### Texto proporcionado ###

Compatriotas: hoy los pro aborto nos dicen que en Chile esos abortos ocultos son 160.000, cifra absolutamente descabellada y terrorífica, inventada a favor de su legalización, ya que esa cantidad de intervenciones con seguridades sanitarias mínimas sería su argumento para convertirlas en higiénicas, baratas y seguras al amparo de la ley y en clínicas u hospitales públicos. Pero si en Chile hubiera esos 160.000 abortos clandestinos al año, la mortandad materna por esta razón sería altísima, y de hecho no lo es en absoluto. En los Estados Unidos de 1970, esa cifra de muertes fue multiplicada por ¡50! en los medios de comunicación manejados por Nathanson y Cía.: de 200 y tantos se convirtió en 10.000. ¡Había que legalizar esa quirurgia, así fuera por mentiras repetidas hasta el cansancio y por campaña del terror!

### Datos sin procesar ###

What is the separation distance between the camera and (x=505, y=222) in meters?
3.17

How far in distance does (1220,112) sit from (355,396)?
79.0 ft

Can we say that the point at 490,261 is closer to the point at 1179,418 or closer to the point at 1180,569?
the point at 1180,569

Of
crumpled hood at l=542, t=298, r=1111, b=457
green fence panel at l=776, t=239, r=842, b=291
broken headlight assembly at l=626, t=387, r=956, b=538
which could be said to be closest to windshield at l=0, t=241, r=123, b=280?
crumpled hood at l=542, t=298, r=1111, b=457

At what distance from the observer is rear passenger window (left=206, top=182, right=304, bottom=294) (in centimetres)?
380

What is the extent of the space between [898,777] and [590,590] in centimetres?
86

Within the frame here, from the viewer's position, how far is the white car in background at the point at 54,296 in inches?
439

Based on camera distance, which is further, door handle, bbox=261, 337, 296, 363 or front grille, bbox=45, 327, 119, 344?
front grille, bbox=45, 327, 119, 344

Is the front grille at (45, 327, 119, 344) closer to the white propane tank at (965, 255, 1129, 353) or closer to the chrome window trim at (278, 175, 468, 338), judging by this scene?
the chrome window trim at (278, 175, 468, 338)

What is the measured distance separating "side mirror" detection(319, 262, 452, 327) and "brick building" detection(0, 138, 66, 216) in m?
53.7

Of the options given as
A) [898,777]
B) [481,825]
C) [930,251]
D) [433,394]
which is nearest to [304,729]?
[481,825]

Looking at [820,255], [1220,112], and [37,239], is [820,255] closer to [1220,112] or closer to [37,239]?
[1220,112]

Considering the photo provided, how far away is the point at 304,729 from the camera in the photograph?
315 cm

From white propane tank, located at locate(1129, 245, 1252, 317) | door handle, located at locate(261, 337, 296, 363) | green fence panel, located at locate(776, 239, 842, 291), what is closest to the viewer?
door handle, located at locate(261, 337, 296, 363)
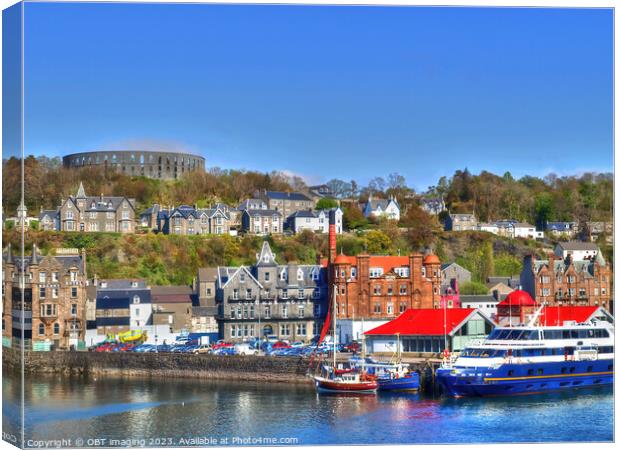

###

• _Tareas del ejercicio_
• 1. Indica si cada afirmación concuerda con el texto sobre el aborto en Chile y cita las palabras que lo deciden: (a) Los partidarios del aborto afirman que en Chile hay 160.000 abortos ocultos. (b) La mortandad materna por abortos clandestinos en Chile es muy alta. (c) En los medios de Estados Unidos de 1970, la cifra de muertes pasó de 200 y tantos a 10.000.
• 2. Por favor, repite sin cambios el fragmento del texto sobre el aborto en Chile que empieza con "Compatriotas: hoy los" y sigue hasta "campaña del terror!".

• _Respuestas escritas_
• 1.
(a) Sí: «hoy los pro aborto nos dicen que en Chile esos abortos ocultos son 160.000».
(b) No: «la mortandad materna por esta razón sería altísima, y de hecho no lo es en absoluto».
(c) Sí: «de 200 y tantos se convirtió en 10.000».

• 2.
Compatriotas: hoy los pro aborto nos dicen que en Chile esos abortos ocultos son 160.000, cifra absolutamente descabellada y terrorífica, inventada a favor de su legalización, ya que esa cantidad de intervenciones con seguridades sanitarias mínimas sería su argumento para convertirlas en higiénicas, baratas y seguras al amparo de la ley y en clínicas u hospitales públicos. Pero si en Chile hubiera esos 160.000 abortos clandestinos al año, la mortandad materna por esta razón sería altísima, y de hecho no lo es en absoluto. En los Estados Unidos de 1970, esa cifra de muertes fue multiplicada por ¡50! en los medios de comunicación manejados por Nathanson y Cía.: de 200 y tantos se convirtió en 10.000. ¡Había que legalizar esa quirurgia, así fuera por mentiras repetidas hasta el cansancio y por campaña del terror!